Business scholar Rosabeth Moss Kanter has completed a two-year study of the nation’s infrastructure with a special focus on its transportation systems. Many of these systems are many years old and in need of rethinking and reinvestment. Yet she believes the solution does not lie totally in new models not yet conceived, as needed as they are, but rather in a mixed approach she calls: repair, renew, and reinvent.
Those seeking new options will gravitate to that “edge of chaos” … the fertile ground between too much order and too much chaos — that place in which something new is most likely to emerge.
Although infrastructure does not readily lend itself to biological and evolutionary comparisons, the kind of innovation that is needed, whether for transportation systems or religious institutions, does. Most change is more evolutionary than revolutionary. The “next faithful step” is rarely totally disconnected from the journey to that point. In times of struggle, it is easy to begin grasping frantically for almost magical remedies much as a drowning person begins flailing in desperation.
A concept that has helped me think of innovation when constraints and limitations are many is the “adjacent possible,” developed by Stuart Kauffman and popularized by Steven Johnson in Where Good Ideas Come From
. Those seeking new options will gravitate to that “edge of chaos” so critical to evolutionary development, which these writers describe as the fertile ground between too much order and too much chaos — that place in which something new is most likely to emerge.

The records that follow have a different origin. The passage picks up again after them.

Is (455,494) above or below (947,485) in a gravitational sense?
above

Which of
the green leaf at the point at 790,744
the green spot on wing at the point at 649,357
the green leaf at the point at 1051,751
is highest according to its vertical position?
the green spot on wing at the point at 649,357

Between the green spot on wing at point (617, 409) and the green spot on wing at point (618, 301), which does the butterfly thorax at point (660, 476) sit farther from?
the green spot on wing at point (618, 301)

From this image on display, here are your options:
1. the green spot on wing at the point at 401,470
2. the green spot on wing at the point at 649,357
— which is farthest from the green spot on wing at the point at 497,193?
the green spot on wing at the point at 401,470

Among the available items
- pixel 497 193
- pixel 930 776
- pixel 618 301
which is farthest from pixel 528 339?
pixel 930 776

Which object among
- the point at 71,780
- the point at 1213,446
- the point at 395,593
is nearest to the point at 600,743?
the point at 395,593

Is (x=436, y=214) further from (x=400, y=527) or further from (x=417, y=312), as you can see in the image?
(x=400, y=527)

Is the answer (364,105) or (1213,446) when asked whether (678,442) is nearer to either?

It is these edges of potential that we can easily miss in our churches as we are inundated by our programs, routines, and traditions. However, hovering on the edge of all of these may be the soil needed for new fruitfulness. When we focus only on the center of what we do, our efforts go to sustaining or reinvigorating what we have known before. Then, when repeated failures at renewal occur, we too easily give up and either abandon the effort or turn to something utterly new and often at odds with our church’s culture.
The adjacent possible takes a different approach. It acknowledges the limits of people, money, and other constraints you face. But it also accounts for resources you may be missing. It looks for these options at the boundaries of what is. It seeks new combinations, partnerships, constituencies, methods, and strategies. The feel is not so much of moving from one house to another but rather from one room to another in the same house.
Here is an example. Your church has had a youth group that meets on Sunday evening for as long as any current members can remember. There was a time when the numbers were strong, and the youth led a worship service once a year. Youth in the community with no connection to your church attended the youth group, and a part-time youth worker was hired each summer to coordinate a full agenda of activities. But those days are long in the past. For the last two years a remnant of three youth has continued to meet, and they will graduate from high school within a year. There are other youth whose families belong to the church and an even larger group of youth in the community with no church connections.
Weary after trying all the traditional solutions to reignite the ministry, folks could easily look to a time with no youth ministry in the church. How might the adjacent possible concept help? It does not provide a solution, but it gives a way for thoughtful people to begin exploring the edges, the rooms adjacent to the youth ministry, if you will, to see if they spark new opportunities. For example, you may discover that at the edges of the nearly dead youth group you have a large number of youth from the community already participating in the once-a-month Saturday Day of Service program sponsored by the missions team, that you have much unused but well-kept building space available, that you have teachers in the church who know much about the youth of the community, and that your church is adjacent to the high school. The goal is to see if diverse people can brainstorm an appropriate adjacent possible as the next faithful step.
Don’t worry about coming up with a grand plan that will last forever. The nature of adjacent possibility thinking is that it has the capacity to continue to evolve. In some ways, it is like an explorer who steps out just so far but then, energized by that adventure, continues farther. So the first adjacent possible option may be modest, but it can lead to others so that a few years later, you look back and realize you have come to a place you could never have dreamed at the beginning.